--- start of RECORD EXCERPTS ---

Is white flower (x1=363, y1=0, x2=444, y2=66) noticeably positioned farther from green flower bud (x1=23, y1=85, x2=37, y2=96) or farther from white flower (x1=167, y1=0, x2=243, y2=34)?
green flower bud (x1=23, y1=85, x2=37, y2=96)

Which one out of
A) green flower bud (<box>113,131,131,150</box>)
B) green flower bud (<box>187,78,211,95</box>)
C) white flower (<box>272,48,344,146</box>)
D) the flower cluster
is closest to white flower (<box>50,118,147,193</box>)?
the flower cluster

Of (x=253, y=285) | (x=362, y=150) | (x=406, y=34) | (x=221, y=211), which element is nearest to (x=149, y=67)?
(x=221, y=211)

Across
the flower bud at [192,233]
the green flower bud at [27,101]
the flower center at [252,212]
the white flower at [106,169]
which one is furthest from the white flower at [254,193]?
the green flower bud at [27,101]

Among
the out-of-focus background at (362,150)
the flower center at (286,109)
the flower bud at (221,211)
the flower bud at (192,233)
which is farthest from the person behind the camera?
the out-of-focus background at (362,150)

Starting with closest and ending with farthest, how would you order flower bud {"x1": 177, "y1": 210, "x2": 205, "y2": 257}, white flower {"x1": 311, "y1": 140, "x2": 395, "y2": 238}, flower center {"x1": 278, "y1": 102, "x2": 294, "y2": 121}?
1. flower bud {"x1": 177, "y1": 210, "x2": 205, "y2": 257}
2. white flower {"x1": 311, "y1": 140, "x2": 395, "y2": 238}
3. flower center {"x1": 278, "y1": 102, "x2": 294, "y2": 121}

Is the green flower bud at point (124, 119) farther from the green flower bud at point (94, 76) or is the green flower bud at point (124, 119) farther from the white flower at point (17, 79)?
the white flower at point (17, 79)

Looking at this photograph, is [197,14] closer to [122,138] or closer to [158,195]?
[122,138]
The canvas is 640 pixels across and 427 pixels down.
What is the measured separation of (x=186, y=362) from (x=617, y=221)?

--- end of RECORD EXCERPTS ---

→ TASK DETAILS:
Output the entries exactly.

→ WRITTEN ANSWER:
Is white flower (x1=363, y1=0, x2=444, y2=66) noticeably positioned farther from green flower bud (x1=23, y1=85, x2=37, y2=96) or farther from white flower (x1=167, y1=0, x2=243, y2=34)?
green flower bud (x1=23, y1=85, x2=37, y2=96)

Which one out of
A) green flower bud (<box>113,131,131,150</box>)
B) green flower bud (<box>187,78,211,95</box>)
C) white flower (<box>272,48,344,146</box>)
D) the flower cluster
is closest to white flower (<box>50,118,147,193</box>)?
the flower cluster

Of (x=253, y=285) | (x=362, y=150) | (x=406, y=34) | (x=221, y=211), which element is nearest to (x=149, y=67)?
(x=221, y=211)

Across
the flower bud at [192,233]
the green flower bud at [27,101]
the flower center at [252,212]
the white flower at [106,169]
which one is furthest from the white flower at [254,193]?
the green flower bud at [27,101]

Among
the out-of-focus background at (362,150)
the flower center at (286,109)
the flower bud at (221,211)
the flower bud at (192,233)
which is farthest from the person behind the camera?
the out-of-focus background at (362,150)

Starting with closest and ending with farthest, how would you order flower bud {"x1": 177, "y1": 210, "x2": 205, "y2": 257}, white flower {"x1": 311, "y1": 140, "x2": 395, "y2": 238}, flower center {"x1": 278, "y1": 102, "x2": 294, "y2": 121}?
1. flower bud {"x1": 177, "y1": 210, "x2": 205, "y2": 257}
2. white flower {"x1": 311, "y1": 140, "x2": 395, "y2": 238}
3. flower center {"x1": 278, "y1": 102, "x2": 294, "y2": 121}

Is the green flower bud at point (124, 119) farther from the green flower bud at point (94, 76) or is the green flower bud at point (124, 119) farther from the white flower at point (17, 79)?
the white flower at point (17, 79)

Looking at this photograph, is [197,14] closer to [122,138] or closer to [158,195]?
[122,138]
The canvas is 640 pixels across and 427 pixels down.
What is the measured separation of (x=186, y=362) from (x=617, y=221)?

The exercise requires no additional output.